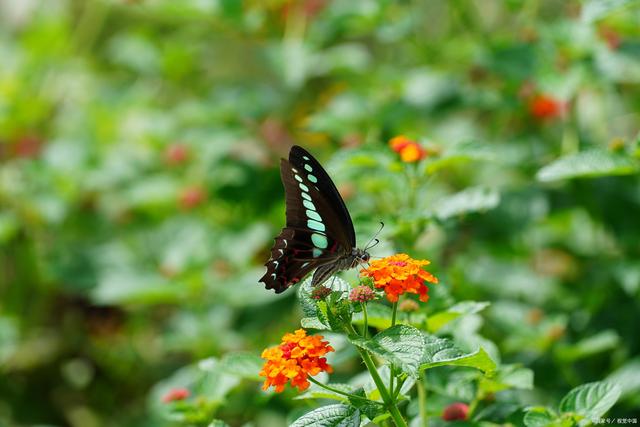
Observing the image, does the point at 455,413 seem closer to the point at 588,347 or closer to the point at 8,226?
the point at 588,347

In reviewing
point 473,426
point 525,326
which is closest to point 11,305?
point 525,326

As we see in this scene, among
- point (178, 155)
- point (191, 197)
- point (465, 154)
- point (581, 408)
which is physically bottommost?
point (581, 408)

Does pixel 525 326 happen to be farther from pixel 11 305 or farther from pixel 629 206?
pixel 11 305

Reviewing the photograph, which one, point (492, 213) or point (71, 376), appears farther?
point (71, 376)

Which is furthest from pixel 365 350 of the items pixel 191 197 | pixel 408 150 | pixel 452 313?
pixel 191 197

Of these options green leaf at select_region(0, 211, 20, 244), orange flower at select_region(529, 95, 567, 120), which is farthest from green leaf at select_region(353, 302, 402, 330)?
green leaf at select_region(0, 211, 20, 244)

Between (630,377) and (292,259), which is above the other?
(292,259)

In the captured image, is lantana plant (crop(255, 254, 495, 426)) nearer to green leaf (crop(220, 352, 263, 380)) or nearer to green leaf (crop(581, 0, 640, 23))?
green leaf (crop(220, 352, 263, 380))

---------------

> **STATED PROBLEM**: Reproduce the listing above line for line, without the picture.

> **TASK OUTPUT**:
Observing the image, does the point at 455,413 seem closer to the point at 588,347 or closer to the point at 8,226?
the point at 588,347

In reviewing
point 473,426
point 525,326
which is closest to point 11,305?
point 525,326

As we see in this scene, among
- point (178, 155)
- point (191, 197)
- point (465, 154)
- point (581, 408)
which is physically bottommost?
point (581, 408)

Does pixel 525 326 happen to be farther from pixel 11 305 or farther from pixel 629 206?
pixel 11 305

Reviewing the photograph, which one, point (492, 213) or point (71, 376), appears farther?
point (71, 376)

Which is furthest from pixel 365 350 of the items pixel 191 197 | pixel 408 150 | pixel 452 313?
pixel 191 197

Of these options green leaf at select_region(0, 211, 20, 244), orange flower at select_region(529, 95, 567, 120), which is farthest from green leaf at select_region(353, 302, 402, 330)?
green leaf at select_region(0, 211, 20, 244)

Between (630,377) and (292,259), which is above the other?
(292,259)

In the captured image, is lantana plant (crop(255, 254, 495, 426)) nearer to green leaf (crop(220, 352, 263, 380)) or nearer to green leaf (crop(581, 0, 640, 23))?
green leaf (crop(220, 352, 263, 380))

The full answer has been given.